Il vescovo Barron esorta la corte ad abbattere la legge di Washington che prende di mira il sigillo della confessione





Il vescovo Robert Barron è il fondatore di Word on Fire, un apostolato mediatico incentrato sull'evangelizzazione. / Credito: Parola sul fuoco

CNA Newsroom, 4 luglio 2025 / 15:29 pm (CNA).

Il vescovo Robert Barron, il 4 luglio, ha esortato un tribunale federale ad abbattere una legge dello Stato di Washington che costringerebbe i sacerdoti a violare il sigillo della confessione, dicendo al tribunale che la legge è "manifestamente" irrispettosa dell'antica e vitale pratica della Chiesa.

Barron, vescovo di Winona-Rochester e membro della Commissione per la Libertà Religiosa della Casa Bianca, ha sostenuto l'argomento in un'intervista. Breve proposta di amicus depositata presso il tribunale distrettuale degli Stati Uniti nello Stato di Washington.

Il deposito arriva a nome dei vescovi dello Stato di Washington, che nel maggio di quest'anno ha citato in giudizio il governo dello Stato sulla sua nuova legge sulla segnalazione obbligatoria che impone ai sacerdoti di segnalare gli abusi sui minori appresi durante il sacramento della confessione o di affrontare il carcere e le multe. 

La legge ha attirato critiche da parte dei sostenitori della libertà religiosa che dicono che colpisce ingiustamente i cattolici.
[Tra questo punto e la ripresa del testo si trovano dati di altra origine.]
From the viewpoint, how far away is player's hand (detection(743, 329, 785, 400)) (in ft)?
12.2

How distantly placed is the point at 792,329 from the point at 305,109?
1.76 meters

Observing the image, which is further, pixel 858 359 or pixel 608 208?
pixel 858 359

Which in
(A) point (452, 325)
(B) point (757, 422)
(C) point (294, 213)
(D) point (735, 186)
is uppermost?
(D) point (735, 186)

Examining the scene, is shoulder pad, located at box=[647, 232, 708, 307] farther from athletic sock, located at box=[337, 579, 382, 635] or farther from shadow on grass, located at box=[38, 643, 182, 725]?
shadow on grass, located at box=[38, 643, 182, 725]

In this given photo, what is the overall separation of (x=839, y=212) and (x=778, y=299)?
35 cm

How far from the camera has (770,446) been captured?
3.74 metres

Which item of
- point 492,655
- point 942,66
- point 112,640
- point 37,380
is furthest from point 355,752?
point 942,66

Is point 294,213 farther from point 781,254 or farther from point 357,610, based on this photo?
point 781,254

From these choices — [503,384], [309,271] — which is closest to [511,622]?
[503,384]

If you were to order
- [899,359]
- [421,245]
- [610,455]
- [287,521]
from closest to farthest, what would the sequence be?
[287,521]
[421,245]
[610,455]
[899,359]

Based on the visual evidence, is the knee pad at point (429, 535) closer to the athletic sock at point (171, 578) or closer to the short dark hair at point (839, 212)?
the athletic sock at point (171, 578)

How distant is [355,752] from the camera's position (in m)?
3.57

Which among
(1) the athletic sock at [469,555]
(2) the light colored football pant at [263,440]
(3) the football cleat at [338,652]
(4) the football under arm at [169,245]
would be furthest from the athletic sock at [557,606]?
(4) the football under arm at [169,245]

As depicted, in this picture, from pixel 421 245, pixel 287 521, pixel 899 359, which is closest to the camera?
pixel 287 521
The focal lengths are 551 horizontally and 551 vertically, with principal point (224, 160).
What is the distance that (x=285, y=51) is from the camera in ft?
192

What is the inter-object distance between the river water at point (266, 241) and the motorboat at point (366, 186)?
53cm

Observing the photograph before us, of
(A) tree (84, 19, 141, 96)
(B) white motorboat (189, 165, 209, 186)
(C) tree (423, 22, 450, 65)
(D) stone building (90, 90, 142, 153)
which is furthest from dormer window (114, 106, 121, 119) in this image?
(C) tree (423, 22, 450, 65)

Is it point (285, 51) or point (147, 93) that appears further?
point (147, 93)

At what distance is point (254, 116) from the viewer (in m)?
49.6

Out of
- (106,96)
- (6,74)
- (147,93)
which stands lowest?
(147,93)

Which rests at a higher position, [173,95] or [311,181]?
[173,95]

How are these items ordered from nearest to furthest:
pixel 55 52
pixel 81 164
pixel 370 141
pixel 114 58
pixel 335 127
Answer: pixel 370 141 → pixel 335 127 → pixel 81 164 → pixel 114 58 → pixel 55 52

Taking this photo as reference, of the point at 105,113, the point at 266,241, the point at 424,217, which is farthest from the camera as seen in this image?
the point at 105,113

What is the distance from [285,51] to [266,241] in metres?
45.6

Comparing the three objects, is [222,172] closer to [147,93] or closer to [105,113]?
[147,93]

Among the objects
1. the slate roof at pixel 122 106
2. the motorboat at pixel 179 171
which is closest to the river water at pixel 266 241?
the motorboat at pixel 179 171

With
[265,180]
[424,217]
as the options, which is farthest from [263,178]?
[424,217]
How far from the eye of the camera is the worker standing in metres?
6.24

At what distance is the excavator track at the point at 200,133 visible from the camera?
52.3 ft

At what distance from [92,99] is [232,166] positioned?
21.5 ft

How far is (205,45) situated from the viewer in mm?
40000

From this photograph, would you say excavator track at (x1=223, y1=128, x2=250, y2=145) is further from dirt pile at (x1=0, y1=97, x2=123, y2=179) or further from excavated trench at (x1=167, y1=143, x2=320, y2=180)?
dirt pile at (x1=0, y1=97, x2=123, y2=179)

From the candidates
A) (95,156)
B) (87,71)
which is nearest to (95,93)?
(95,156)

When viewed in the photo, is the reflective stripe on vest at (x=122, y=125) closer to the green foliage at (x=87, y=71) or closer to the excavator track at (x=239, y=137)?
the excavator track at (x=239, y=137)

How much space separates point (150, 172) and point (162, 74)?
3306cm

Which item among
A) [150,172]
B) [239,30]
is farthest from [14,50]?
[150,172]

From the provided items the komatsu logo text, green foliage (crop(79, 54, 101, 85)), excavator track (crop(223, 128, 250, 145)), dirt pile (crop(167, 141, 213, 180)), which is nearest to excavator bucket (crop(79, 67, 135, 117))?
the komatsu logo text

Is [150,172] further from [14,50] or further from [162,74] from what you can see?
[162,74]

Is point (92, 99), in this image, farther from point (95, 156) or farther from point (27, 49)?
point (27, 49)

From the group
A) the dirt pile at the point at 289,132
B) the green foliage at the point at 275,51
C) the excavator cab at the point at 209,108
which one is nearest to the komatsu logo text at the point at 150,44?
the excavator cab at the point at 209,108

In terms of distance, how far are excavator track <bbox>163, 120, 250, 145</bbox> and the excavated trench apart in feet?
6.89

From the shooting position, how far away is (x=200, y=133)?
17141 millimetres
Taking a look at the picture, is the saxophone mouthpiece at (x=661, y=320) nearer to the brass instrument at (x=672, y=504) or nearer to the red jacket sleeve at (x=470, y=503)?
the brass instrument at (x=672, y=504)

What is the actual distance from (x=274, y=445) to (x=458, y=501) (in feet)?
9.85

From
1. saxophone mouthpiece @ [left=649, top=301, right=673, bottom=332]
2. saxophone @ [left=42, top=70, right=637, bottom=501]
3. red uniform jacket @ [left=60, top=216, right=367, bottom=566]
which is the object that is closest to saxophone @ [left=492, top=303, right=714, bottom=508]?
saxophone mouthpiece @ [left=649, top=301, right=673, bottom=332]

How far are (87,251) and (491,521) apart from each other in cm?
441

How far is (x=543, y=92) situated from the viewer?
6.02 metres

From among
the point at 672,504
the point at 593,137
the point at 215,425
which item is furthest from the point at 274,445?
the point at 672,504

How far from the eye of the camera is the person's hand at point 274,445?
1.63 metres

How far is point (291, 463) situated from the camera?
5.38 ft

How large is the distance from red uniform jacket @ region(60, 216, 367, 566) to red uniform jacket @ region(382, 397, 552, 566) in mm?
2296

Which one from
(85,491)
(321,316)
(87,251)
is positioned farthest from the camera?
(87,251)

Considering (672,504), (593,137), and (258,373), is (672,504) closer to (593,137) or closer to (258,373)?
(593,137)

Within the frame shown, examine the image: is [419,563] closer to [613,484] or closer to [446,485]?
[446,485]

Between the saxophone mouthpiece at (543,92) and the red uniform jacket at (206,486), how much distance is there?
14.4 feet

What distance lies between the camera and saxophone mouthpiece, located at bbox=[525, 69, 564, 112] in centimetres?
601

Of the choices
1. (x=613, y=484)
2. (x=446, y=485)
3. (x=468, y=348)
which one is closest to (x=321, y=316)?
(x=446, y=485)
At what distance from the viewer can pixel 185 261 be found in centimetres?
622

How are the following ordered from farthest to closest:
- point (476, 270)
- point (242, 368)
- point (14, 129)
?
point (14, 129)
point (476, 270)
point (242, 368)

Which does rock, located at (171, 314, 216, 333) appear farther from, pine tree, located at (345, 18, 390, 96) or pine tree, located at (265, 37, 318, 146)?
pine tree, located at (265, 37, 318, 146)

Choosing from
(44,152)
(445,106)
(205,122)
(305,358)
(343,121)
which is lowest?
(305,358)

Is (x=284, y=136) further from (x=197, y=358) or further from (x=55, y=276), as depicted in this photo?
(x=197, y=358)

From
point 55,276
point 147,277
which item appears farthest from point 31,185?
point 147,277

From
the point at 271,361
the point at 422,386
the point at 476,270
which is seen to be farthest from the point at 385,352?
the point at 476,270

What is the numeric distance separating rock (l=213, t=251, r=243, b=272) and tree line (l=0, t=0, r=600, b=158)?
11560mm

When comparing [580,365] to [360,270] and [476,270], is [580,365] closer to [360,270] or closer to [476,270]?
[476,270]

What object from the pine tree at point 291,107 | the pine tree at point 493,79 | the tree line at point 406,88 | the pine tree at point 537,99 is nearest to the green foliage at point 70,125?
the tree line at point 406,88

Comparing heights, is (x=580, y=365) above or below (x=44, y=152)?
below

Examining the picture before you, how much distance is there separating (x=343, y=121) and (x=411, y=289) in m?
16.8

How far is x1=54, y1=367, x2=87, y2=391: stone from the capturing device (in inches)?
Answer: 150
Il Dipartimento di Giustizia e una coalizione di chiese ortodosse Hanno anche citato in giudizio il governo dello stato per la regola.

La Confraternita del Clero Cattolico, che rappresenta oltre 500 sacerdoti e diaconi cattolici provenienti da Stati Uniti, Australia e Regno Unito, il mese scorso ha rilasciato una dichiarazione a difesa dell'inviolabilità del sigillo di confessione, argomentando contro leggi come quella dello Stato di Washington e sottolineando che la protezione dei minori "può essere fatta legalmente e moralmente senza violare la libertà religiosa".

Il brief di Barron ha sottolineato alla corte ciò che ha descritto come "le basi teologiche spesso incomprese del sigillo della confessione".

"Poche pratiche religiose sono più fraintese del sacro sigillo della Confessione nella Chiesa cattolica", ha scritto il vescovo nel documento.

Poiché i cattolici credono che i penitenti che cercano il sacramento della confessione "parlano e ascoltano dal Signore stesso" attraverso il sacerdote, allora "nulla dovrebbe assolutamente ostacolare un peccatore che cerca questa fonte di grazia", ha scritto Barron.

"Se un penitente è consapevole che il sacerdote potrebbe (e tanto meno deve) condividere con gli altri ciò che è stato dato nella più sacra fiducia, sarebbe davvero riluttante ad avvicinarsi mai alla Confessione", ha detto.

Il vescovo ha sostenuto che la legge statale è "manifestamente basata su una mancanza di rispetto per il sigillo confessionale", in parte perché esenta esplicitamente il clero da un'eccezione altrimenti ampia per le comunicazioni privilegiate.

La legge viola un precedente di lunga data sulla libertà religiosa, ha scritto il vescovo, nonché le norme giuridiche stabilite in materia di neutralità religiosa.

Barron ha esortato il tribunale a concedere un'ingiunzione contro la legge che impedisce l'esecuzione. La legge entrerà in vigore il 27 luglio.

L'udienza per la causa è prevista per il 14 luglio.